If we, for example, want to store the id of the tweet along with the tweet text, we can do a small change in the function we defined earlier which takes the texts of tweet json stream and stores it in a dataframe. 
The edits on the newer version of this function will be: 
- we take the tweets that we got from the function, and loop through them.
- while looping through each and every tweet, we tell it to give us the id of each tweet.
- we then store that in an array. 
- we convert the array to numpy array. 
- we create a column in our data-frame, and we call it 'id'.


In [None]:
class TweetAnalyzer():
    def tweets_to_dataframe(self, tweets):
        df = pd.DataFrame(data=[t.text for t in tweets], columns=['Tweets'])
        df['id'] = np.array([t.id for t in tweets]) # <<<<<<<<<<<<

        return df

then to test if things are working right, print the head of the data-frame again in the main part of the code.

In [None]:
print(df.head(10))

![](https://i.imgur.com/nj9hFfe.jpg)

Now we have the corresponding id for each tweet. 

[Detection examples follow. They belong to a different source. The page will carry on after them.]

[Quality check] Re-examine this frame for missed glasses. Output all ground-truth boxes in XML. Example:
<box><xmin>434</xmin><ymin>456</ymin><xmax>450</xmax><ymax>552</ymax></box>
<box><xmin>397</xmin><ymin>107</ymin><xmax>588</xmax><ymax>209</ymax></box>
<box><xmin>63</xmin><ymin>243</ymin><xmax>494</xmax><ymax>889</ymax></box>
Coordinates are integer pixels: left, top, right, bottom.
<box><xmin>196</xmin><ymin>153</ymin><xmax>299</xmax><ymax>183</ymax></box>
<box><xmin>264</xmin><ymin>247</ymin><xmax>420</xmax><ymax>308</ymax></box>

Following this way, we can just keep extracting whatever information we think are useful for us. 

In [None]:
class TweetAnalyzer():
    def tweets_to_dataframe(self, tweets):
        df = pd.DataFrame(data=[t.text for t in tweets], columns=['Tweets'])

        df['id'] = np.array([t.id for t in tweets])
        df['len'] = np.array([len(t.text) for t in tweets])
        df['date'] = np.array([t.created_at for t in tweets])
        df['source'] = np.array([t.source for t in tweets])
        df['likes'] = np.array([t.favorite_count for t in tweets])
        df['retweets'] = np.array([t.retweet_count for t in tweets])

        return df

Other kind of information that we can get are such as: 
- the average length of all extracted tweets.

Very simple: 

In [None]:
print(np.mean(df['len']))

Or for the tweet that received the most likes, how many likes were they: 

In [None]:
print(np.max(df['likes']))

We may want to try data visualization, or just a simple plotting of time-series with any of the attributes we want. 

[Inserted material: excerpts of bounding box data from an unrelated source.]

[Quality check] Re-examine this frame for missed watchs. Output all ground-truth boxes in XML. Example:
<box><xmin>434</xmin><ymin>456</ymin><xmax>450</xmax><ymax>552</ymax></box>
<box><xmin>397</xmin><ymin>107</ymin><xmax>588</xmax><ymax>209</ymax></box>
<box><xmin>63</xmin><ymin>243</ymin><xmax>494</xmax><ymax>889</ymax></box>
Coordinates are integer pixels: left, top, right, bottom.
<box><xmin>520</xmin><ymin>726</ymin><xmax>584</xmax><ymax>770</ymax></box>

[Matplotlib](https://matplotlib.org/) is the library to import in this case. 

In [None]:
import matplotlib.pyplot as plt

time_favs = pd.Series(data=df['likes'].values, index=df['date'])
time_favs.plot(figsize=(16, 4), color='r')
plt.show()

![](https://i.imgur.com/b6OjqEY.jpg)

We can also do time-series for other things the same way as above, for length, number of retweets, ...etc.

Another one for retweets will look something like this:

In [None]:
time_retweet = pd.Series(data=df['retweets'].values, index=df['date'])
time_retweet.plot(figsize=(16, 4), color='r')
plt.show()

![](https://i.imgur.com/d4h1eTR.jpg)

You may want to pay more attention to the peaks and possible cause behind outliers that show. 

We can also combine both plots: 

In [None]:
time_retweet = pd.Series(data=df['retweets'].values, index=df['date'])
time_retweet.plot(figsize=(16, 4), label='retweet', legend=True)

time_likes = pd.Series(data=df['likes'].values, index=df['date'])
time_likes.plot(figsize=(16, 4), label='likes', legend=True)
    
plt.show()

![](https://i.imgur.com/C8FjgT7.jpg)

Because when we plot more than one variable together, we might be able to see any possible corrolations between them.